Pero en el alma de Alberto duele aún un sentimiento que su mujer manifestó con rotunda claridad esta semana: «El sistema ha fallado. Aquí todos somos víctimas: el niño, nosotros y la madre biológica». Alberto coincide en el sentir, como demuestra en una carta abierta que hizo llegar a LAS PROVINCIAS. «¿Adoptar en España? En cualquier tribu centro-africana tienen leyes más justas y las aplican mejor que en España», es su severo comienzo.

Alberto no puede estar más de acuerdo con su esposa acerca del estruendoso despropósito del sistema: «Alguien no ha hecho las cosas bien, pero no somos nosotros como familia adoptiva y mucho menos nuestro hijo que acaba de cumplir cuatro años.

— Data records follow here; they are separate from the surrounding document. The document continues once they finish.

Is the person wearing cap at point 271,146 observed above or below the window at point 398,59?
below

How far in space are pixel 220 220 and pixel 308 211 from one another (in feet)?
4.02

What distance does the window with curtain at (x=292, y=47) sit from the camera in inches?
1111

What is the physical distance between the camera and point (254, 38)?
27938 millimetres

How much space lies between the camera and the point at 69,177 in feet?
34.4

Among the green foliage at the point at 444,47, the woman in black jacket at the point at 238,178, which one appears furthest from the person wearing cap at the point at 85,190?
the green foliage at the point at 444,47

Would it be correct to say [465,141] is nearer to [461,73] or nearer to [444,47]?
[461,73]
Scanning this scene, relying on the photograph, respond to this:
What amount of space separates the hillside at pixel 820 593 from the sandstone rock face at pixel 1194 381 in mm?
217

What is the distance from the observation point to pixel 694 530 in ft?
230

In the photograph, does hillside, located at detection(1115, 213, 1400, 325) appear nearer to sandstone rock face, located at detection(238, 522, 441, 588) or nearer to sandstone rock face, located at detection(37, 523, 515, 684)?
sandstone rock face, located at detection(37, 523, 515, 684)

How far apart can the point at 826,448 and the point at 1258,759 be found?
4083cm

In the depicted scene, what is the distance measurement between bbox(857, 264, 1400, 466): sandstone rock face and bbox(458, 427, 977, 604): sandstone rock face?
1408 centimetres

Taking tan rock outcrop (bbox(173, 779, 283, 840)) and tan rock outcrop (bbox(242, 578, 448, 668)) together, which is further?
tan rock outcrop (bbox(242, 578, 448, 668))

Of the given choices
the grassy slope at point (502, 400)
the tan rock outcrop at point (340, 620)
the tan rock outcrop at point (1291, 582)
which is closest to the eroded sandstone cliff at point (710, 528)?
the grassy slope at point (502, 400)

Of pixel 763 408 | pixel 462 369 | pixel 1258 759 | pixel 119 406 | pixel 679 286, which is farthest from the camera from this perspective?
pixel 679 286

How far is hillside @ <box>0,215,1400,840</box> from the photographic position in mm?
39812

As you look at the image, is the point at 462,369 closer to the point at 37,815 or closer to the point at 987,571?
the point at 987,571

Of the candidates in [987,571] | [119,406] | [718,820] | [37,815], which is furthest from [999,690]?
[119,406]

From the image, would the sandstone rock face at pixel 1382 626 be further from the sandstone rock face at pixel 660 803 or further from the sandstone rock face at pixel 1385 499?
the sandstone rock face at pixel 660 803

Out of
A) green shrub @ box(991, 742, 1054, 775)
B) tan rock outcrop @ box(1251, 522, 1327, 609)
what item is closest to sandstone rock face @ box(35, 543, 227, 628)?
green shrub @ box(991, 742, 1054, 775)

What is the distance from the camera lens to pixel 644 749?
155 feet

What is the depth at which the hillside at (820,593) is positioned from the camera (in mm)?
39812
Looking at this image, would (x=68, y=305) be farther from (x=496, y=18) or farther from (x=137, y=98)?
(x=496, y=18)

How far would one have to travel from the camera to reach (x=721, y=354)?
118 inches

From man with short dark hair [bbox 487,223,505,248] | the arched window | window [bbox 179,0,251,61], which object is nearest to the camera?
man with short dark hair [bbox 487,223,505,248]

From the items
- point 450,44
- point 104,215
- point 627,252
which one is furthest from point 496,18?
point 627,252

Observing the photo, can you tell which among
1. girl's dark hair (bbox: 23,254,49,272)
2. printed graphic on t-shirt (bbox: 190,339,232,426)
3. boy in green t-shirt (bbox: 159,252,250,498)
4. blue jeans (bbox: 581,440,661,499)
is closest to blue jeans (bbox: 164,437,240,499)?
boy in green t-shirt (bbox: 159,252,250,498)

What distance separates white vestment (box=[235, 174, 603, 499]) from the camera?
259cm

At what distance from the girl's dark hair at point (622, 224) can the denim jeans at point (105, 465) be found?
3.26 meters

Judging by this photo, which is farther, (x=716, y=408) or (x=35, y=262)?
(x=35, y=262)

Cuando se junta una legislación absurda y kafkiana en materia de adopción, una administración pública que no está preparada y un poder judicial que se desentiende de aquello de lo que tanto alardean (la prioridad es el bienestar del menor), el resultado no puede ser otro».

El padre adoptivo no olvida la epopeya vivida para ‘adoptar’ a Joan, pese al torcido final. «Habiendo pasado muchos años esperando adoptar en China, nos dijeron que podríamos abrir la puerta de la adopción nacional. Decidimos hacerlo y volvimos a pasar todos los procesos de idoneidad hasta que nos consideraron aptos para nacional, que curiosamente no es lo mismo que ser apto para la adopción internacional. Nos llamaron para una propuesta de adopción de un niño de Oviedo. Viajamos a Asturias para que nos realizaran una nueva valoración. Ya somos tres veces idóneos... A la semana nos llamaron desde Oviedo para decirnos que nos habían escogido entre otras tres familias. Joan por fin llegó a nuestras vidas. Pasamos en Oviedo un proceso de adaptación. Joan vino a Valencia cuando tenía sólo 18 meses y rápidamente se integró. Familia, amigos, colegio. Entró en nuestras vidas para quedarse con nosotros para SIEMPRE».

Su convencimiento les llevó a dejar de lado la vía de acoger a un niño chino. «Llegó el momento de renovar la documentación para la adopción internacional, pero renunciamos a ella, porque nuestro hijo ya estaba con nosotros. Nadie podía imaginar el infierno que nos depararía el destino».